Tech stocks are leading Thursday’s market rout, and investors should brace for more


as the

Federal Reserve

‘s hawkish push in raising interest rates leads to repricing, Canvas Ventures’ general partner Mike Ghaffary said on CNBC on Thursday. 

The Nasdaq Composite tumbled by more than 5%, and the S&P 500 slid by more than 3%. E-commerce stocks including eBay, Shopify, and Etsy and Wayfair were part of the selloff after the companies reported mixed financial results that often included weaker-than-expected forecasts. 

The rout erased Wednesday’s rally that took place after Fed Chairman Jerome Powell said the central bank wasn’t actively considering a rate hike of 75 basis points that would follow its half-point increase to the benchmark lending rate to a range of 0.75% to 1%. 

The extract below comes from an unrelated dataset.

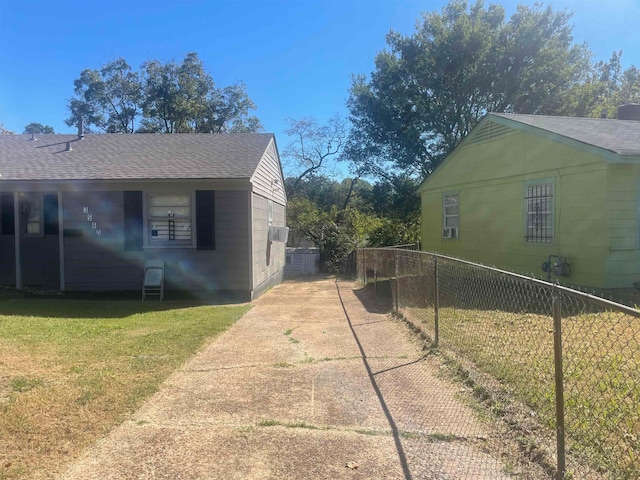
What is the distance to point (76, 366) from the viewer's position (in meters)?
4.81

“Yesterday, there was a false sense of hope that surrounded this idea that there wouldn’t be an aggressive rate hike in the future. But I think the reality set in that we’re in the middle of a long deleveraging cycle that’s going to continue to be painful,” Ghaffary said in an interview on CNBC’s “TechCheck” show. 

“In addition to that, you’ve got obviously inflation and labor issues. So I think you’ve got to buckle up for a bumpy ride ahead,” said Ghaffary, who co-founded podcast distributor Stitcher and was a Yelp executive before joining Canvas Ventures in 2019. 

Growth-oriented tech stocks in particular are vulnerable as bond yields climb alongside the Fed’s tightening cycle. On Thursday, the 10-year Treasury yield soared as much as 17 basis points to 3.09%, the highest since 2018.

And more hawkishness is expected. Economists widely consider the Fed as being behind the curve in taming inflation which in March had accelerated to 8.5%, the fastest increase since December 1981. Fed funds futures investors on Thursday priced in an 82.9% chance the central bank will raise its key rate by 75 basis points at the June 14-15 meeting. 

Still, Ghaffary was upbeat that some stocks will eventually come out of the current turbulence.

“For example, Amazon is a long-term hold,” he said. “They face a lot of headwinds now. They are priced very aggressively. But it’s hard for me to imagine a future five years from now where Amazon isn’t a really valuable company and continuing to increase market share.”

There are stock bargains to be had in the e-commerce space but that space is facing a difficult interest rate environment and increasing inflation that will put pressure on consumer spending. 

“If you’re trying to day trade and if you’re trying to call the bottom market, that’s notoriously difficult. If you have a long-term view, you can build a case around a few specific companies if you have a reason to think they’ve got a defensible long-term moat that will give them an advantage,” Ghaffary said.